India ranked third in E&Y’s renewable energy attractiveness index
Three months can be a long time. Take the renewable energy attractiveness index by Ernst & Young (E&Y) that ranks 40 countries on the draw of their renewable energy investment and deployment opportunities. In the quarter ending February 2013, India was ranked 3rd in solar photovoltaics after the US and China. But by May 2013, it slipped to 8th.
The reasons for this fall, according to E&Y, are the high cost of financing and the infrastructure barriers. But neither condition has worsened. In fact, the financing outlook appears brighter.
Banks are more comfortable with technology and are thinking of shifting from ‘balance sheet financing’, which is dependent on the promoters pulling their weight, to project-based financing, where the merit of the project is the guarantee. “This is the practice in mature markets,” says Tobias Engelmeier, MD, Bridge to India, a German solar consultancy in New Delhi.

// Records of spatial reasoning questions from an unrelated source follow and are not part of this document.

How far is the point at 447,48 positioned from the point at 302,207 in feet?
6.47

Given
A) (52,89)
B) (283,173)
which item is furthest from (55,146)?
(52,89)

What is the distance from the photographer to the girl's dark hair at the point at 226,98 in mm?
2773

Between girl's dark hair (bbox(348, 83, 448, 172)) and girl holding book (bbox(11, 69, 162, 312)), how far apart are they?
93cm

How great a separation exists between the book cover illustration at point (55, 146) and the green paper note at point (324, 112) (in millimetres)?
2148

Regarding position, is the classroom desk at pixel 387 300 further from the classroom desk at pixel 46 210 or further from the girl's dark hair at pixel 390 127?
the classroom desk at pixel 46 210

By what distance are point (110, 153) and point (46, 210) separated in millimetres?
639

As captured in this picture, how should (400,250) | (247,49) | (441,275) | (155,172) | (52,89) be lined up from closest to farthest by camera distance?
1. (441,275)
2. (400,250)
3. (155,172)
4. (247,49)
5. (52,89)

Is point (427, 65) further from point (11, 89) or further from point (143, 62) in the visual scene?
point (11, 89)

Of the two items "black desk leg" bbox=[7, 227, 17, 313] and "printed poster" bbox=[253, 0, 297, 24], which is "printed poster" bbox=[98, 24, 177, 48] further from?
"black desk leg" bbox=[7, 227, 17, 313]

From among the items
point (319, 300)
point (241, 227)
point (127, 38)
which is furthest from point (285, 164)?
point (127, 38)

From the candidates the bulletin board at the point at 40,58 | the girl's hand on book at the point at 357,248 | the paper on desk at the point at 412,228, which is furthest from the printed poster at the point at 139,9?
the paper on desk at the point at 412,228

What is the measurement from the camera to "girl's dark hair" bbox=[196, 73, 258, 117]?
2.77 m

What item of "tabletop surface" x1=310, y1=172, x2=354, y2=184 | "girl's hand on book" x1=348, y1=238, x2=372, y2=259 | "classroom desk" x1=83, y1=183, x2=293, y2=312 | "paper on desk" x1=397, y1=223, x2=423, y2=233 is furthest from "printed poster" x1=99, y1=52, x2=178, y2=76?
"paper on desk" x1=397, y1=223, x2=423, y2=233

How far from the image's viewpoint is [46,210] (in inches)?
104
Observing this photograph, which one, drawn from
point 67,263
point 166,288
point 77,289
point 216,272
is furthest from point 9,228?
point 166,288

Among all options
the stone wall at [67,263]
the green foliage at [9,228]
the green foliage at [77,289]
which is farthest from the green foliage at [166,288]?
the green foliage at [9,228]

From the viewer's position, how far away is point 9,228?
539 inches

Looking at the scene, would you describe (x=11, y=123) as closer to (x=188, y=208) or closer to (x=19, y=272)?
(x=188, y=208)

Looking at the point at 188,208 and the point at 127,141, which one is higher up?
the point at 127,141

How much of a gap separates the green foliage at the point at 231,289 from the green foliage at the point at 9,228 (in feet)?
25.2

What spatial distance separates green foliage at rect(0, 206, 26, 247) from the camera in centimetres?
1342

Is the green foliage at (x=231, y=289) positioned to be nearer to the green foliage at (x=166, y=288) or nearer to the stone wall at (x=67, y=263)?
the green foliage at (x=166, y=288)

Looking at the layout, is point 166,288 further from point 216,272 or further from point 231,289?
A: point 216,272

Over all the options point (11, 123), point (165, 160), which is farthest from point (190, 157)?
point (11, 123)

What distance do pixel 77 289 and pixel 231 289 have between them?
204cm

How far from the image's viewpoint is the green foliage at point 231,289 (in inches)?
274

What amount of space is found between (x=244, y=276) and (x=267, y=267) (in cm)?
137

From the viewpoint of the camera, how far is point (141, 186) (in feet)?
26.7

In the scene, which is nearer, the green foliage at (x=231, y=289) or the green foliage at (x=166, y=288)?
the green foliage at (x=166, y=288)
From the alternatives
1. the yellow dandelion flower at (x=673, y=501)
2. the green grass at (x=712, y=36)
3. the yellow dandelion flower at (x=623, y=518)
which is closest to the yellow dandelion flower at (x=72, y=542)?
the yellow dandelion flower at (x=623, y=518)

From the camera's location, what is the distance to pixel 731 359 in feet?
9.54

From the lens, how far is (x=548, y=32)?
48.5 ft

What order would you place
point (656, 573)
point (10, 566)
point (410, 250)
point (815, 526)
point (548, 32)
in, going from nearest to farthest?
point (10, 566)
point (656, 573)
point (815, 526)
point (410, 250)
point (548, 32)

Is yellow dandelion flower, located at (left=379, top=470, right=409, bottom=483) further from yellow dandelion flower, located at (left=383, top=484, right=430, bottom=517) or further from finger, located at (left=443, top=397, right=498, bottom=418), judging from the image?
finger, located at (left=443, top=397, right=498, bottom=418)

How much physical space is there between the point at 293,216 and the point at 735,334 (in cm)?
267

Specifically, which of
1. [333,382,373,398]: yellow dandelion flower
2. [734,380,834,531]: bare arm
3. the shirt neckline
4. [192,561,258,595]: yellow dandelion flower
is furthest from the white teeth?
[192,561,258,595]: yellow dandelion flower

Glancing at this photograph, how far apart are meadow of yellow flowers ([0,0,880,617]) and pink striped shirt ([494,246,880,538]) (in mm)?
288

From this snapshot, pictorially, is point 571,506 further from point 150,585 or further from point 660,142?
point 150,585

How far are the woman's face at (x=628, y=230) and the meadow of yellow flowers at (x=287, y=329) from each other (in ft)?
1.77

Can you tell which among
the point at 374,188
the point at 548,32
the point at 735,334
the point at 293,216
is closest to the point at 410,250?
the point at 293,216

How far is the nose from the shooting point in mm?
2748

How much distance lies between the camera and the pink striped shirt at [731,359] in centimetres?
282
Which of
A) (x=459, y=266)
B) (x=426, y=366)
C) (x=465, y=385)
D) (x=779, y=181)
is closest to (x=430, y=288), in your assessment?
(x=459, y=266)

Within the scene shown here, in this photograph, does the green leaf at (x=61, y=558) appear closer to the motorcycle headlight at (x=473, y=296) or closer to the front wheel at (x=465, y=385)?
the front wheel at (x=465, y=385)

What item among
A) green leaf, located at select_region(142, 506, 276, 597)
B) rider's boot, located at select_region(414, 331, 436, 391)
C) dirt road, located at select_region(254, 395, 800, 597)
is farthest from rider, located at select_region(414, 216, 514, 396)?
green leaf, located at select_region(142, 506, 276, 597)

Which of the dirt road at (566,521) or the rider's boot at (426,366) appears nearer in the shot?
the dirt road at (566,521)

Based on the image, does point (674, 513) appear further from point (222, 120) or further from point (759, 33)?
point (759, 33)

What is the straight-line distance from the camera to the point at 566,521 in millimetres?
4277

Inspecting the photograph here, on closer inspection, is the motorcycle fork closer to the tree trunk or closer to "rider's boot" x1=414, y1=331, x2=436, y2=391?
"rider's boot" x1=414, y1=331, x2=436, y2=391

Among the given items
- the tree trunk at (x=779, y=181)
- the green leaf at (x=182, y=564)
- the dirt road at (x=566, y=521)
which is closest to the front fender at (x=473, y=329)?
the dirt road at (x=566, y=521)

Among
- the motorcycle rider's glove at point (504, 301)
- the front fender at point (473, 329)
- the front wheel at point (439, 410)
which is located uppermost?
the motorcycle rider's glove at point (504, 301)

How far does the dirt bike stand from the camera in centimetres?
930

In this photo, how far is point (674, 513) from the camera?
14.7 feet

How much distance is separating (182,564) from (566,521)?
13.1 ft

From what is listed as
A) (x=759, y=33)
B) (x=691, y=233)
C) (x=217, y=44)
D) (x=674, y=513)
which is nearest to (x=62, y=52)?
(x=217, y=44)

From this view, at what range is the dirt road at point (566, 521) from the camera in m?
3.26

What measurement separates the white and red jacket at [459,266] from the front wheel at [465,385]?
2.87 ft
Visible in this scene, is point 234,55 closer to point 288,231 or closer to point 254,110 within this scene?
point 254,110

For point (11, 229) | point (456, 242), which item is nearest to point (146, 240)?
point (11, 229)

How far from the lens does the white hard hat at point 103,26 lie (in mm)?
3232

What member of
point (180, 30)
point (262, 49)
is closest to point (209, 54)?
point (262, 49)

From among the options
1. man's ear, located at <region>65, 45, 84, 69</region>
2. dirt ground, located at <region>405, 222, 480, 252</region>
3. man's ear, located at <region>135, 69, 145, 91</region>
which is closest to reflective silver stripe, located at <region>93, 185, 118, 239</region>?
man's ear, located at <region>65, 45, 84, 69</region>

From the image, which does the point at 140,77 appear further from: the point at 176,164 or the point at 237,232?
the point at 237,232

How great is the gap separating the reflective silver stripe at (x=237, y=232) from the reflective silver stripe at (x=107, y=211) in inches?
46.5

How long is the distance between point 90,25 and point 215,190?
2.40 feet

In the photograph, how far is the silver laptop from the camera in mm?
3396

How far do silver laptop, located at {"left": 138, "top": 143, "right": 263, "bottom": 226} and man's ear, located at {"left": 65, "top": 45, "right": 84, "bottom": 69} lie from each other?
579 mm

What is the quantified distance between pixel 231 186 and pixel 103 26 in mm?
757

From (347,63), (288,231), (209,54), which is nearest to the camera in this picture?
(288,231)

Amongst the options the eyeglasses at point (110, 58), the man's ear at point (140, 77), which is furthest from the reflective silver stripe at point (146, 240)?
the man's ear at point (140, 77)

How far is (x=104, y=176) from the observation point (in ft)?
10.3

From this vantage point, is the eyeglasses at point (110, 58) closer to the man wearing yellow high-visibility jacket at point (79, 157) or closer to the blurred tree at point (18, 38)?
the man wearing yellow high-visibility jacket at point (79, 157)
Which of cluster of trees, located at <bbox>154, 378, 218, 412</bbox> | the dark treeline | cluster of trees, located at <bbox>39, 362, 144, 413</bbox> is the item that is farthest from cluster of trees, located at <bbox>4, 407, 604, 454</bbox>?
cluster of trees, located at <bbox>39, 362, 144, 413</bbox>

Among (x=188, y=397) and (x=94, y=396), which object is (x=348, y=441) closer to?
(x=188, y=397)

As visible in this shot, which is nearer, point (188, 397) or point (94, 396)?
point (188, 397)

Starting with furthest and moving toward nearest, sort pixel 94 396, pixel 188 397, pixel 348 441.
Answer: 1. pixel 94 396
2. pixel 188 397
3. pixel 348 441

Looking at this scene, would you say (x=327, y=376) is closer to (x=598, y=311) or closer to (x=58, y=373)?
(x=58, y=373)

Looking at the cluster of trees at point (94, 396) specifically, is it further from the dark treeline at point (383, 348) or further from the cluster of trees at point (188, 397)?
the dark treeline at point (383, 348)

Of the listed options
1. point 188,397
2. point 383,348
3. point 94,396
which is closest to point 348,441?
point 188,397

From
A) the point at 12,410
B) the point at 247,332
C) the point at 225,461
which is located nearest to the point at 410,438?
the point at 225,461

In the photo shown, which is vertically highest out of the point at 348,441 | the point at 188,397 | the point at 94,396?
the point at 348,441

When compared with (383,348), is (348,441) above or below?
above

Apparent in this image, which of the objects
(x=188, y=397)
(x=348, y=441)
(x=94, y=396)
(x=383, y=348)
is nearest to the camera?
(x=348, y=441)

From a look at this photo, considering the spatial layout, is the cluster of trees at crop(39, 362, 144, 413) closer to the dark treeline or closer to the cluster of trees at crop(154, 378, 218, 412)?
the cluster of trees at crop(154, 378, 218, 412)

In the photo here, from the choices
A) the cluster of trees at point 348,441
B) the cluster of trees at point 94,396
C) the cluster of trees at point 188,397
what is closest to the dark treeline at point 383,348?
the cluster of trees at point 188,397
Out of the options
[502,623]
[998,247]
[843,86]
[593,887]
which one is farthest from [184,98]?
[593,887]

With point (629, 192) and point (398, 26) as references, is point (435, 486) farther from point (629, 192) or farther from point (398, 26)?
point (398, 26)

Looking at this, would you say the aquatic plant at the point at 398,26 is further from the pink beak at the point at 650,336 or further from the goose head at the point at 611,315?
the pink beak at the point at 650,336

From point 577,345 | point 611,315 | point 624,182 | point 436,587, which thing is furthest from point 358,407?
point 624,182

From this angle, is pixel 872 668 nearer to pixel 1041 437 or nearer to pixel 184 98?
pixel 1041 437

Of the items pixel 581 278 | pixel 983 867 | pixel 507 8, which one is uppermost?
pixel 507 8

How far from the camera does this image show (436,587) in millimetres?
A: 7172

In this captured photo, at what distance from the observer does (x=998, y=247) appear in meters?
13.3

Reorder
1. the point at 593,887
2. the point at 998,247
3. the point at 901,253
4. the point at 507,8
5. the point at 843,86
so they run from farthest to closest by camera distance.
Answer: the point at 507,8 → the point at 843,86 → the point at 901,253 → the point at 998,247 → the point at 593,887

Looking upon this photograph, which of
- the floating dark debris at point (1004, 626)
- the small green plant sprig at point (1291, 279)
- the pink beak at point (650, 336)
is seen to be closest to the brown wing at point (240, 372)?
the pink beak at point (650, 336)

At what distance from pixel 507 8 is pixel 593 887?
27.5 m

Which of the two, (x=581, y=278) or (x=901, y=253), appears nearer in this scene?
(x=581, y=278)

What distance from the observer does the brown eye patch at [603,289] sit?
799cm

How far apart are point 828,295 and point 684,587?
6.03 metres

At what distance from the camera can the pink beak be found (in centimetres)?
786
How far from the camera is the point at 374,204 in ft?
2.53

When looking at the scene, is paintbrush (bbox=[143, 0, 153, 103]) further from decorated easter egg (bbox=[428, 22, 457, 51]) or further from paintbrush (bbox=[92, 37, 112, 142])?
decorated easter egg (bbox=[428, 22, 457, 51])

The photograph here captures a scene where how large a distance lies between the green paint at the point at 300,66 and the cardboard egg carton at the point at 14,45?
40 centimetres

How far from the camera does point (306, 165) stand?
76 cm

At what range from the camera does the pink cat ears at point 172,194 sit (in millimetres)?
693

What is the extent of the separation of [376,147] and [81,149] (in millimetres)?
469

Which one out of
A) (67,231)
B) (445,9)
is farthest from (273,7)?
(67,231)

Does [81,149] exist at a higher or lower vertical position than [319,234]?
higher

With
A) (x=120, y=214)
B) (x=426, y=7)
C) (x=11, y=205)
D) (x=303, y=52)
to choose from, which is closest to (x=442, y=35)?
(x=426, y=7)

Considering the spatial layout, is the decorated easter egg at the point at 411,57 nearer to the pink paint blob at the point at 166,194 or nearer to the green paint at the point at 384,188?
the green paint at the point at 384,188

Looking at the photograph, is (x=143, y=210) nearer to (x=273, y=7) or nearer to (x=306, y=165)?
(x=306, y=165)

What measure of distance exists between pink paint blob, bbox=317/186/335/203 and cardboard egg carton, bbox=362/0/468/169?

So is E&Y reading too much into some global solar disputes, including India’s anti-dumping investigation into solar cells from the US, China, Taiwan and Malaysia? It would have actually made sense to rank India 8th earlier and 3rd now because while there was a lull in domestic solar project allocation in 2012, several projects are expected to get sanctioned beginning July.
Well, they always have next quarter to get it right.